PROBLEM DESCRIPTION: In the interview text about cloud-based cellular connectivity, how many people work on the company's technical side?

By bringing it inside, where customers are already running their applications on the likes of AWS or Microsoft Azure or Google Compute Engine, we create an airtight, secure environment that prioritises ease of access, management and integration of cellular connectivity.

Improved observability by advanced tracking and tracing capabilities leads to much deeper understanding of security threats and countermeasures can be implemented in an agile way on software-defined network infrastructure. Our objective today remains to make this as easy as any other cloud integration would be. This is an ongoing initiative.

How big is your team? Do you outsource where possible?

Since 2014, we have grown from a three-person founding team to a company with over 100 employees across Europe and Asia. On the technical side, we have 40 people working across technology, technical strategy and engineering roles. We are actively hiring and currently have 20 open positions across the business, including multiple technical roles.

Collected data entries
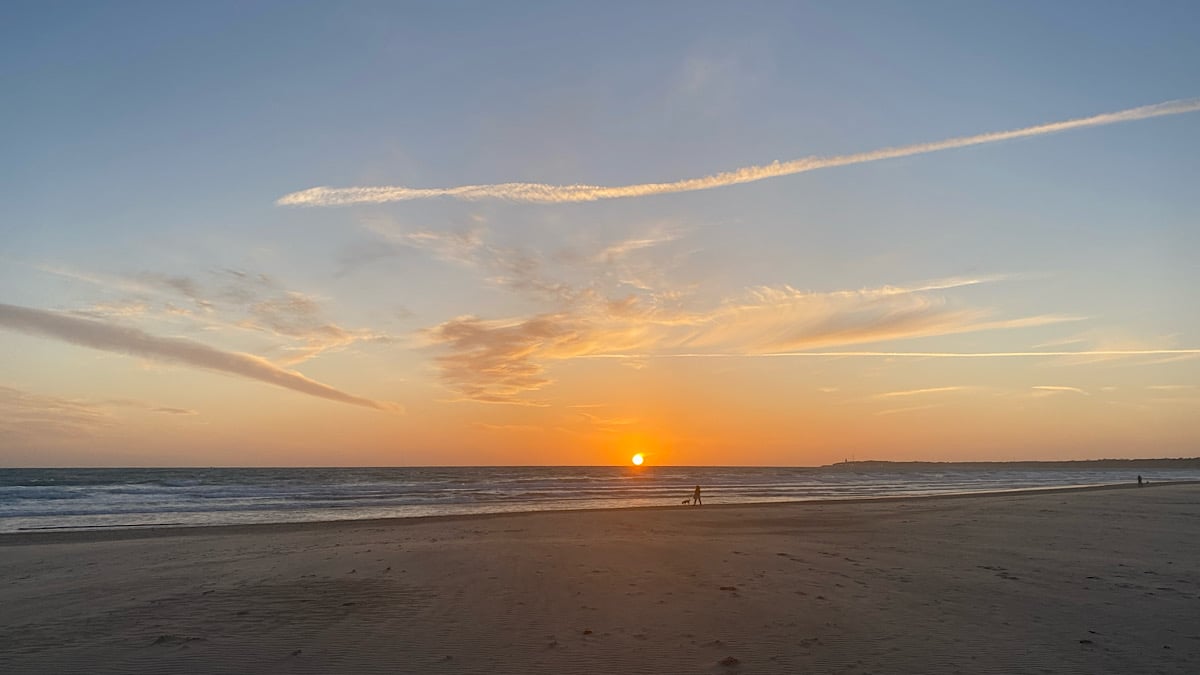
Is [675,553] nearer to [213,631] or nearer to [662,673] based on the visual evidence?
[662,673]

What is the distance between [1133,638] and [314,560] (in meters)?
14.2

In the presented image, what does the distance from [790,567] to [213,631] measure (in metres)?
9.77

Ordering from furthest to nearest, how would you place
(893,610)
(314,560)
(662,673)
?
(314,560) → (893,610) → (662,673)

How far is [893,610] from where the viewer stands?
9.78 metres

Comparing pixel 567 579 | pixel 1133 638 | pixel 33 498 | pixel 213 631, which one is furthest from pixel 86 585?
pixel 33 498

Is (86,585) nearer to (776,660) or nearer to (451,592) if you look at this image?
(451,592)

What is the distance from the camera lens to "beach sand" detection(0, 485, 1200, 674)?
775cm

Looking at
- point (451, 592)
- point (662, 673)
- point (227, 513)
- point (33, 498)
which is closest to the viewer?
point (662, 673)

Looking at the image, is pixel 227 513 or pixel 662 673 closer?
pixel 662 673

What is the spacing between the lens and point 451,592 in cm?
1121

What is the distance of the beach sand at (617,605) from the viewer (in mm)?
7754

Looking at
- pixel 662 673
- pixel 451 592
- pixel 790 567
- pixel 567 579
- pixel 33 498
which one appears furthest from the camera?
pixel 33 498

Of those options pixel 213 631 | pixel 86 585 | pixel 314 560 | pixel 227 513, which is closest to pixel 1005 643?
pixel 213 631

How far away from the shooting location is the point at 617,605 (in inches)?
402
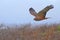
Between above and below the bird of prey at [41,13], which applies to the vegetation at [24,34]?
below

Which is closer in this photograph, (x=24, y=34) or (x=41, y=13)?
(x=41, y=13)

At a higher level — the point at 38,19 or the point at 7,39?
the point at 38,19

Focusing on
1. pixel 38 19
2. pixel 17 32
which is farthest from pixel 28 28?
pixel 38 19

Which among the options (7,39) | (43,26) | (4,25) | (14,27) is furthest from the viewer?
(43,26)

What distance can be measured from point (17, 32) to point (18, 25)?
2.90 ft

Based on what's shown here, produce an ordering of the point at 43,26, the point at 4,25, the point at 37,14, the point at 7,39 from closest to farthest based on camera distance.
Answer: the point at 37,14 → the point at 7,39 → the point at 4,25 → the point at 43,26

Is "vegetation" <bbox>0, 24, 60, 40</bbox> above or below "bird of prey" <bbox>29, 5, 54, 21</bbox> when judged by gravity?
below

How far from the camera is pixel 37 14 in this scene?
21.6 ft

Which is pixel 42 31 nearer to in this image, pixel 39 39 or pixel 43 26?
pixel 43 26

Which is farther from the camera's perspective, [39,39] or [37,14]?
[39,39]

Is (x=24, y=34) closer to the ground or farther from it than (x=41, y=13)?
closer to the ground

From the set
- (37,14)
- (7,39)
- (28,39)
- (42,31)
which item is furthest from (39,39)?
(37,14)

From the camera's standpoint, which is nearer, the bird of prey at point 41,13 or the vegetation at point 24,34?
the bird of prey at point 41,13

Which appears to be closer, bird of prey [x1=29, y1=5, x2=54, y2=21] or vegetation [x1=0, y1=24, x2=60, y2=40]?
bird of prey [x1=29, y1=5, x2=54, y2=21]
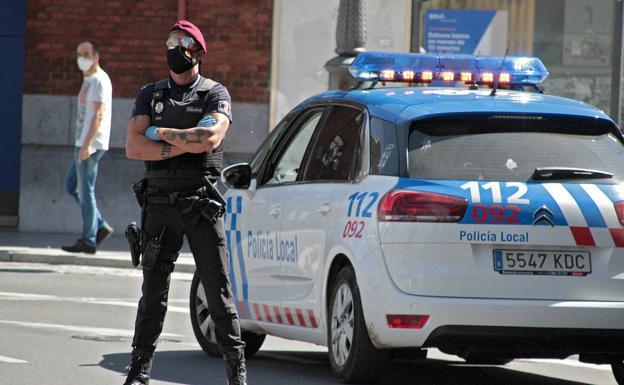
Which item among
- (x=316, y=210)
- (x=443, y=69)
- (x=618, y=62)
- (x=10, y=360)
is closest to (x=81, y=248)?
(x=618, y=62)

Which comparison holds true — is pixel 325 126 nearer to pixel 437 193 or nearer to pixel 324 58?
pixel 437 193

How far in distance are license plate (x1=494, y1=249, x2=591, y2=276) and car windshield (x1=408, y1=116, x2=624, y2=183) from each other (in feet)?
1.35

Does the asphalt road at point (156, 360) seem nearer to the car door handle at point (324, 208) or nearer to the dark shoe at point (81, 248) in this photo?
the car door handle at point (324, 208)

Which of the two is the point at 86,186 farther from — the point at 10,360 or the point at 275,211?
the point at 275,211

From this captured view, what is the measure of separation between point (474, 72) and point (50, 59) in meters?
11.3

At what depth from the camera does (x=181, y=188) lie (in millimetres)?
7281

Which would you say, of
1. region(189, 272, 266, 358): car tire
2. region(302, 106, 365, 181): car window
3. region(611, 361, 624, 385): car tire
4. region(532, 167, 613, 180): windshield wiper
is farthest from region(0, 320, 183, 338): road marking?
region(532, 167, 613, 180): windshield wiper

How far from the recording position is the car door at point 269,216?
9000mm

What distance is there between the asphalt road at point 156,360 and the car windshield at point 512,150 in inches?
52.8

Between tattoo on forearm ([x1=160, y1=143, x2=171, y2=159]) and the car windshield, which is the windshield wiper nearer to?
the car windshield

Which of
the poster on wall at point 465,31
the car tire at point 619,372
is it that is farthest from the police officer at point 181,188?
the poster on wall at point 465,31

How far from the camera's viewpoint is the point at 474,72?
910 cm

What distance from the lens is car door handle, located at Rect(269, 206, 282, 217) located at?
8.98 meters

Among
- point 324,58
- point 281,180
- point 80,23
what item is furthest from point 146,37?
point 281,180
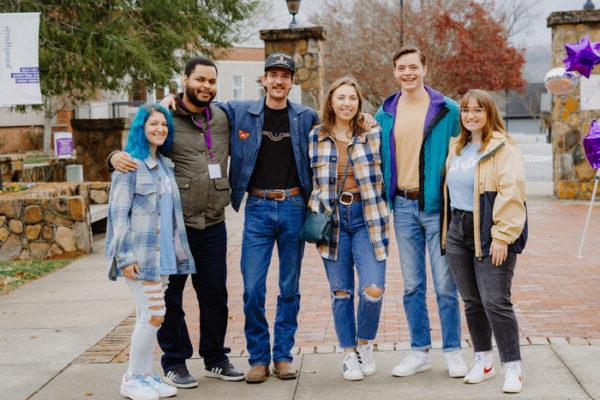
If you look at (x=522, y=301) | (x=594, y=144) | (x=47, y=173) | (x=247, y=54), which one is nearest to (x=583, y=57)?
(x=594, y=144)

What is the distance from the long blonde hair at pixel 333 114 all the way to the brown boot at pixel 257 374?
151 centimetres

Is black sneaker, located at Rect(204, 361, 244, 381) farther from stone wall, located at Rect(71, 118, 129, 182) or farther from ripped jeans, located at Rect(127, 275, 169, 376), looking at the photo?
stone wall, located at Rect(71, 118, 129, 182)

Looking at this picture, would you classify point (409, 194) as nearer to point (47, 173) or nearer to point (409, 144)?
point (409, 144)

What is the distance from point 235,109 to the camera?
18.7ft

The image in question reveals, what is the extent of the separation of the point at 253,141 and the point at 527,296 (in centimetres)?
356

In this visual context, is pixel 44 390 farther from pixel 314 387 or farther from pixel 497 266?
pixel 497 266

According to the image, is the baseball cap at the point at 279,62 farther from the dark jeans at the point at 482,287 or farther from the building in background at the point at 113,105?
the building in background at the point at 113,105

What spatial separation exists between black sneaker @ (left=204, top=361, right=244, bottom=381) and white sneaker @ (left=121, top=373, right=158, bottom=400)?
534 millimetres

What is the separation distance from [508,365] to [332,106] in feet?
6.07

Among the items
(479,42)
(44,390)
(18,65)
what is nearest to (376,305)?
(44,390)

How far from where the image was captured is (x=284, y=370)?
222 inches

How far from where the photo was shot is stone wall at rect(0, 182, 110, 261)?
11.0 meters

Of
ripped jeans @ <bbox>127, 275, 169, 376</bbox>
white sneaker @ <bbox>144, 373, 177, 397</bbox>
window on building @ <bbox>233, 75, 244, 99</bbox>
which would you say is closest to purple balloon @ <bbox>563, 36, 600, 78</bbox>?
ripped jeans @ <bbox>127, 275, 169, 376</bbox>

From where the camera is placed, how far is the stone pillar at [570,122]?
672 inches
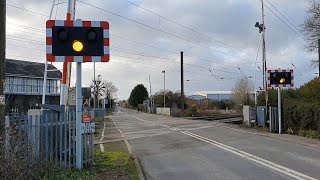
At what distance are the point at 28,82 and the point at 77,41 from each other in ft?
243

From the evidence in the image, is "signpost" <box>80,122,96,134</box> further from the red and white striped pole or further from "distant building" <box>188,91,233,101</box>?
"distant building" <box>188,91,233,101</box>

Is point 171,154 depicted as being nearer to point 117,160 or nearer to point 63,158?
point 117,160

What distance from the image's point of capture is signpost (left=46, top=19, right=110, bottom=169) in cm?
1058

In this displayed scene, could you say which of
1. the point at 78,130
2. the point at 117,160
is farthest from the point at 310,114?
the point at 78,130

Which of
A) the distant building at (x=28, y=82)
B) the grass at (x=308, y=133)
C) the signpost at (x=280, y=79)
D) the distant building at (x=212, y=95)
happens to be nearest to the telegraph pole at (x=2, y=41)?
the grass at (x=308, y=133)

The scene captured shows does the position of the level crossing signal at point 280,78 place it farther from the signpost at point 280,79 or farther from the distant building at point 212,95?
the distant building at point 212,95

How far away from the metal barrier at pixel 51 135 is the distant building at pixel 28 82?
62488mm

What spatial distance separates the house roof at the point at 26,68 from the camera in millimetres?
78619

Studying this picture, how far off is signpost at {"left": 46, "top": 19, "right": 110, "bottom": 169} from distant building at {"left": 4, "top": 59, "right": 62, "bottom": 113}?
207ft

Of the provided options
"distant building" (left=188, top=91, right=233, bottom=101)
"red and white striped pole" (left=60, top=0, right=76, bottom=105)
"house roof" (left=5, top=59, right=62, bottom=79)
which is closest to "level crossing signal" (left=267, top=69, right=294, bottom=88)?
"red and white striped pole" (left=60, top=0, right=76, bottom=105)

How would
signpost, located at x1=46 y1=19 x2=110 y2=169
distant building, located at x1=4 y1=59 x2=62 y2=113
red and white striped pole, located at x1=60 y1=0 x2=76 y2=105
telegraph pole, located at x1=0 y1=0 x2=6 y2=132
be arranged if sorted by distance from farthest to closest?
distant building, located at x1=4 y1=59 x2=62 y2=113 → red and white striped pole, located at x1=60 y1=0 x2=76 y2=105 → signpost, located at x1=46 y1=19 x2=110 y2=169 → telegraph pole, located at x1=0 y1=0 x2=6 y2=132

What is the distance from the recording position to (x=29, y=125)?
10016 millimetres

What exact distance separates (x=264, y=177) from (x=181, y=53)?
222ft

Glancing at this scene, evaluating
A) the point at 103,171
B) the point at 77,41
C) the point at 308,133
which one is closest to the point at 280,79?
the point at 308,133
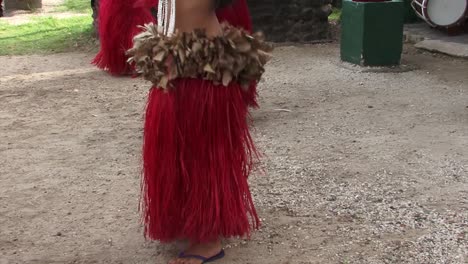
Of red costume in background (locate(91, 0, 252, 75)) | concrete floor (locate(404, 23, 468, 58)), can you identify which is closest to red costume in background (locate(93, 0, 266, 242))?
red costume in background (locate(91, 0, 252, 75))

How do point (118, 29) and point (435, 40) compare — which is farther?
point (435, 40)

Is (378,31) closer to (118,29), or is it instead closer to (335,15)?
(118,29)

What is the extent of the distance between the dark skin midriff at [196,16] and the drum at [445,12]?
567 cm

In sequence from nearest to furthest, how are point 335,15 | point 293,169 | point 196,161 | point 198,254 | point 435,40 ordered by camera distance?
point 196,161, point 198,254, point 293,169, point 435,40, point 335,15

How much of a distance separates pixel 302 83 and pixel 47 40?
395 centimetres

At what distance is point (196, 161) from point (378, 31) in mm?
4217

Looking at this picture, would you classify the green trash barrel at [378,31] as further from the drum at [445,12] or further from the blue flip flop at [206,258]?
the blue flip flop at [206,258]

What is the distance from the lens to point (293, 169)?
3.74 meters

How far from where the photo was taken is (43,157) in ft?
13.5

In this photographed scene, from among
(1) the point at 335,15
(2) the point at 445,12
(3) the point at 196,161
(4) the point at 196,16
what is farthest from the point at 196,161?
(1) the point at 335,15

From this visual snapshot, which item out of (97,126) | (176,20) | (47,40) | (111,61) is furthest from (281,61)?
(176,20)

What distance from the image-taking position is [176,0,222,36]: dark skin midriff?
8.01 ft

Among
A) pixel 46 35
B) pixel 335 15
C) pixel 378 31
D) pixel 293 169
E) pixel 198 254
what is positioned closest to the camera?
pixel 198 254

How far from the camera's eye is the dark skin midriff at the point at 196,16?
2441 mm
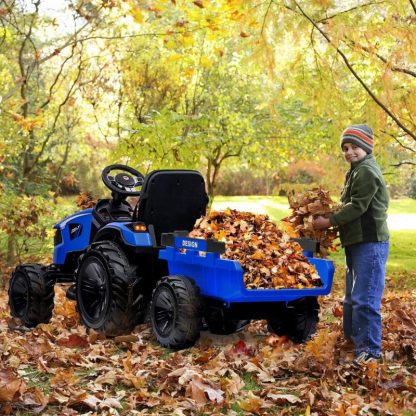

TASK RESPONSE: 40 people, working across technology, technical strategy and engineering roles.